Exercise passage section start

UNITED STATES

SECURITIES AND EXCHANGE COMMISSION

Washington, D.C. 20549

 

 

 

FORM 8-K

 

Current Report Pursuant to Section 13 or 15(d) of

the Securities Exchange Act of 1934

 

Date of Report (Date of earliest event reported): November 24, 2014 (November 21, 2014)

 

Stellus Capital Investment Corporation

(Exact name of registrant as specified in its charter)

 

Maryland 814-00971 46-0937320
(State or other jurisdiction (Commission File Number) (I.R.S. Employer Identification No.)
of incorporation)    

 

4400 Post Oak Parkway, Suite 2200

Houston, Texas 77027

(Address of principal executive offices and zip code)

 

Registrant’s telephone number, including area code: (713) 292-5400

 

Not Applicable

 

 

 Former name or former address, if changed since last report

 

Check the appropriate box below if the Form 8-K is intended to simultaneously satisfy the filing obligation of the registrant under any of the following provisions:

 

¨ Written communications pursuant to Rule 425 under the Securities Act (17 CFR 230.425)

 

¨ Soliciting material pursuant to Rule 14a-12 under the Exchange Act (17 CFR 240.14a-12)

 

¨ Pre-commencement communications pursuant to Rule 14d-2(b) under the Exchange Act (17 CFR 240.14d-2(b))

 

¨ Pre-commencement communications pursuant to Rule 13e-4(c) under the Exchange Act (17 CFR 240.13e-4(c))

 

 
 

 

Item 1.01 Entry into a Material Definitive Agreement.

 

On November 21, 2014, Stellus Capital Investment Corporation (the “Company”) entered into a First Amendment (the “Amendment”) to Senior Secured Revolving Credit Agreement (the “Credit Facility”), by and among the Company, SunTrust Bank, as a lender and the administrative agent, and the lenders named therein. The Amendment, among other things, (i) extends the maturity date of the Credit Facility from November 14, 2016 to October 1, 2018; (ii) extends the revolving period from November 12, 2015 to October 1, 2017; and (iii) reduces the applicable margin rate for LIBOR-based loans from 3.00% per annum to 2.625% per annum and reduces the applicable margin rate for other loans, which are based on an alternative reference rate, (b) a federal funds effective rate plus 0.50%, and (c) the rate per annum equal to 1% plus one-month LIBOR), from 2.00% per annum to 1.625% per annum. The Amendment also reduces the initial aggregate commitments under the Credit Facility to $120,000,000, but includes an accordion feature allowing the Company to increase the aggregate commitments up to $195,000,000, subject to new or existing lenders agreeing to participate in the increase and other customary conditions. There can be no assurances that existing lenders will agree to such an increase, or that additional lenders will join the Credit Facility to increase available borrowings.

 

In addition, the Amendment provides for the prepayment in full of the pro rata portion of loans owing to State Street Bank and Trust Company, which will cease to be a lender under the Credit Facility after such prepayment.

Exercise passage section end

What is the exact wording in the Form 8-K filing of the stretch from "Former name or" through "(17 CFR 230.425)"? Quote it. Rely only on the Form 8-K text above for your answers.

Given data section start

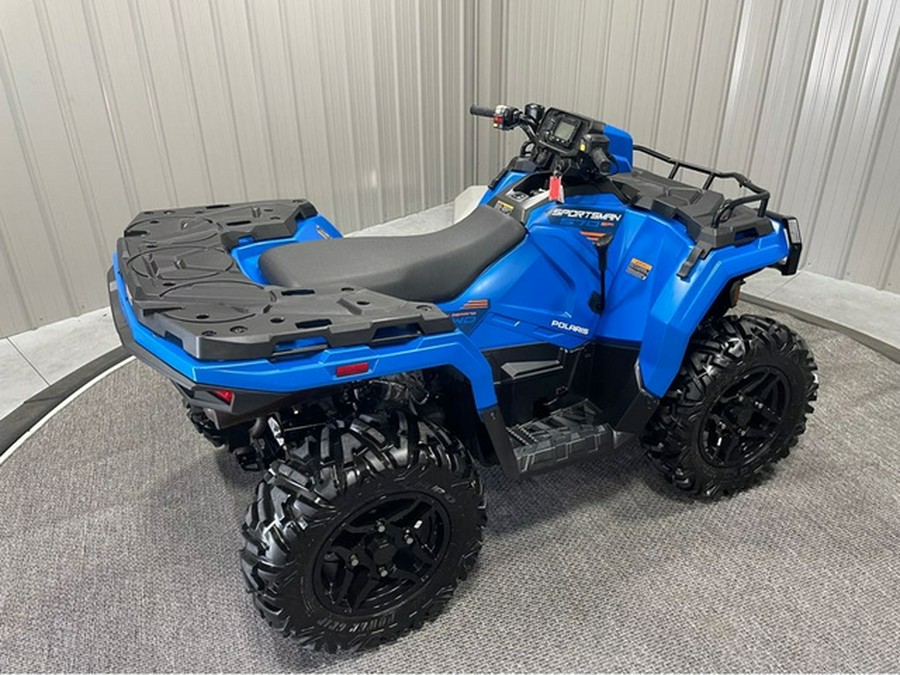 2025 Polaris SPORTSMAN 570 4X4 EPS TRAIL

Given data section end

- [Exercise answer]:
Former name or former address, if changed since last report

 

Check the appropriate box below if the Form 8-K is intended to simultaneously satisfy the filing obligation of the registrant under any of the following provisions:

 

¨ Written communications pursuant to Rule 425 under the Securities Act (17 CFR 230.425)